Treatment of endometriosis with the antiprogesterone mifepristone

by endosolu

I have posted this and other ‘hormone’ related studies mainly to highlight the correlation I believe between a healthy hormonal system and a healthy women.

It seems fairly obvious that hormones have a role to play in endometriosis.

Can I suggest you do you own research on how hormones are made in the body and what nutrients are required for this to happen successfully… my guess is you are lacking substantially (don’t shoot the messenger 🙂

My thoughts are well discussed in the graphic below… we sell the only tre-en-en grain concentrate that I know of and its part of the endometriosis program we have been using successfully for many years.

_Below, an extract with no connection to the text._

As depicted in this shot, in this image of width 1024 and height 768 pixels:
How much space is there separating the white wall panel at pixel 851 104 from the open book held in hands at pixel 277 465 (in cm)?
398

Energy & Hormones Start with Nutritional Assurance at the Cellular level


OBJECTIVE: To evaluate the safety and efficacy of an antiprogesterone (mifepristone, RU486; Roussel-Uclaf, Romaineville, France) on endometriosis.

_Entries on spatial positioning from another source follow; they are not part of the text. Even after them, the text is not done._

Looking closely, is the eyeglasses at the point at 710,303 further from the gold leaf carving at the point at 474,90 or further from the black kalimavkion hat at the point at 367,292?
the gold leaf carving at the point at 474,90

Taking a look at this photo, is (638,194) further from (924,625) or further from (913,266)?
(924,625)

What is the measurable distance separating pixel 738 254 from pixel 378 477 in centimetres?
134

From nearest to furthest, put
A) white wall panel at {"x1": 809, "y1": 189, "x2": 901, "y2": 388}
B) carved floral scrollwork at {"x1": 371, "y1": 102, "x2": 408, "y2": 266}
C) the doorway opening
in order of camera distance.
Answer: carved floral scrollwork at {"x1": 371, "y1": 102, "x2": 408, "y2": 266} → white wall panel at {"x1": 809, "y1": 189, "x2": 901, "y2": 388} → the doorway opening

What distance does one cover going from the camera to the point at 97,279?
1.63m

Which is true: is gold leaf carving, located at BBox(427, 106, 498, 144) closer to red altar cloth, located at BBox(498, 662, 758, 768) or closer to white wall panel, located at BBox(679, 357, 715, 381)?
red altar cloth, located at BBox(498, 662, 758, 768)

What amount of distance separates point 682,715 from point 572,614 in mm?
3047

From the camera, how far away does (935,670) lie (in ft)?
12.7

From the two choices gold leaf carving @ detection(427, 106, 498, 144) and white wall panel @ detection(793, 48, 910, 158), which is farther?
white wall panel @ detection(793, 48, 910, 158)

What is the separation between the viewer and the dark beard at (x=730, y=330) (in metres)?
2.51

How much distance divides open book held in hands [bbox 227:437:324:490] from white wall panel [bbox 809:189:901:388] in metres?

DESIGN: An open, prospective clinical trial.

SETTING: The clinical practice of an academic faculty.

PATIENTS: Nine women with endometriosis were studied.

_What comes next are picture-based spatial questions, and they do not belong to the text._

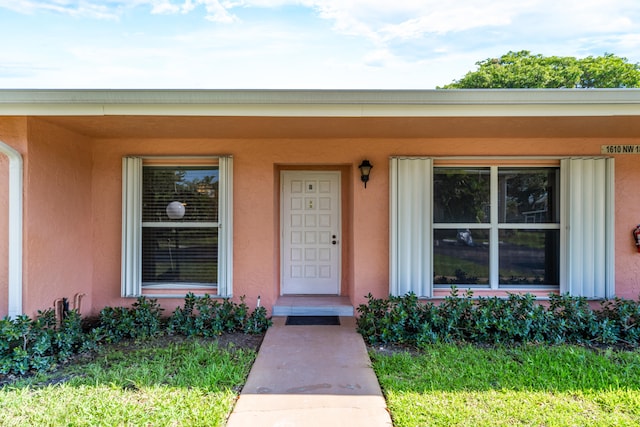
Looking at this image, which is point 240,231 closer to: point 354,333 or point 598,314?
point 354,333

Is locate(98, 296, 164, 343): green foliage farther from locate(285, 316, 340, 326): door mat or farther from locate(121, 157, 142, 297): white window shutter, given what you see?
locate(285, 316, 340, 326): door mat

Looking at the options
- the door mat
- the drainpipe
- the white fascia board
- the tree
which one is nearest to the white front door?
the door mat

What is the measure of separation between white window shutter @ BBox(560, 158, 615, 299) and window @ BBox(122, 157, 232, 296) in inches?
178

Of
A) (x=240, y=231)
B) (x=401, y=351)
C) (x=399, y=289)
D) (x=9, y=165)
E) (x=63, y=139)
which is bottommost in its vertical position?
(x=401, y=351)

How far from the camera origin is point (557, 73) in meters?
18.7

INTERVENTIONS: RU486 (50 mg/d) was administered for 6 months.

MAIN OUTCOME MEASURES: Daily symptom inventories and urinary steroid metabolites were assessed before, during, and after treatment. Blood for hormone analysis was obtained weekly for 4 weeks and monthly thereafter. The extent of endometriosis, bone mineral density, circadian rhythm of cortisol, and LH pulsatility were determined before and after treatment. Safety laboratory measurements were made before and at 1, 2, and 6 months of treatment.

RESULTS: Pelvic pain and uterine cramping improved in all patients. Endometriosis regressed by 55%. All patients exhibited endocrine features of anovulatory amenorrhea without hypoestrogenism. A rise in serum LH and T levels was observed during the first month of treatment and one patient developed an elevation of liver transaminases during the last month of treatment. All other measurements were unchanged.

CONCLUSION: RU486 appears to be effective in improving the symptoms and causing regression of endometriosis in the absence of significant side effects.

Kettel, L. M., et al. “Treatment of endometriosis with the antiprogesterone mifepristone (RU486).” Fertility and sterility 65.1 (1996): 23-28.